- Task to carry out
Restate all the data word for word, leaving nothing out.

- Data under study

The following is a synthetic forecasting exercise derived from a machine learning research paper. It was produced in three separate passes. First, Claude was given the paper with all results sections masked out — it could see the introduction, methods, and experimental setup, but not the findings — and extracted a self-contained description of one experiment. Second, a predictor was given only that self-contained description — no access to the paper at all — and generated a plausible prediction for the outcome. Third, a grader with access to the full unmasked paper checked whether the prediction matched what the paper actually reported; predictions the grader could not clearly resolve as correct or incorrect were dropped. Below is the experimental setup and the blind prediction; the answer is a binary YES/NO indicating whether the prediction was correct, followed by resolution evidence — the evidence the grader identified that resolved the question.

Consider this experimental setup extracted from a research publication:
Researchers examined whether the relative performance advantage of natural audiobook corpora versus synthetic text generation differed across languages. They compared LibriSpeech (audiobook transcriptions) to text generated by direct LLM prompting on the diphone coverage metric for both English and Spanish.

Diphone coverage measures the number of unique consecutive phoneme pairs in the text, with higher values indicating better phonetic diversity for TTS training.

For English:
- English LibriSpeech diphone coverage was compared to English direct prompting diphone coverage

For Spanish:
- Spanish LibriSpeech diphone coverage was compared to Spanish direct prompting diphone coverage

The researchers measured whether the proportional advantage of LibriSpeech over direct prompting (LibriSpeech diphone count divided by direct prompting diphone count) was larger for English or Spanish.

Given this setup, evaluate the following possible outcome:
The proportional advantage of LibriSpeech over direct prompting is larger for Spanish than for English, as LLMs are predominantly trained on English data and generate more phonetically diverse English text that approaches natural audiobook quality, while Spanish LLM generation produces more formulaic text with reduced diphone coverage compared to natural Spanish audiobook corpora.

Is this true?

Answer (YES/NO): YES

- Task solution
The following is a synthetic forecasting exercise derived from a machine learning research paper. It was produced in three separate passes. First, Claude was given the paper with all results sections masked out — it could see the introduction, methods, and experimental setup, but not the findings — and extracted a self-contained description of one experiment. Second, a predictor was given only that self-contained description — no access to the paper at all — and generated a plausible prediction for the outcome. Third, a grader with access to the full unmasked paper checked whether the prediction matched what the paper actually reported; predictions the grader could not clearly resolve as correct or incorrect were dropped. Below is the experimental setup and the blind prediction; the answer is a binary YES/NO indicating whether the prediction was correct, followed by resolution evidence — the evidence the grader identified that resolved the question.

Consider this experimental setup extracted from a research publication:
Researchers examined whether the relative performance advantage of natural audiobook corpora versus synthetic text generation differed across languages. They compared LibriSpeech (audiobook transcriptions) to text generated by direct LLM prompting on the diphone coverage metric for both English and Spanish.

Diphone coverage measures the number of unique consecutive phoneme pairs in the text, with higher values indicating better phonetic diversity for TTS training.

For English:
- English LibriSpeech diphone coverage was compared to English direct prompting diphone coverage

For Spanish:
- Spanish LibriSpeech diphone coverage was compared to Spanish direct prompting diphone coverage

The researchers measured whether the proportional advantage of LibriSpeech over direct prompting (LibriSpeech diphone count divided by direct prompting diphone count) was larger for English or Spanish.

Given this setup, evaluate the following possible outcome:
The proportional advantage of LibriSpeech over direct prompting is larger for Spanish than for English, as LLMs are predominantly trained on English data and generate more phonetically diverse English text that approaches natural audiobook quality, while Spanish LLM generation produces more formulaic text with reduced diphone coverage compared to natural Spanish audiobook corpora.

Is this true?

Answer (YES/NO): YES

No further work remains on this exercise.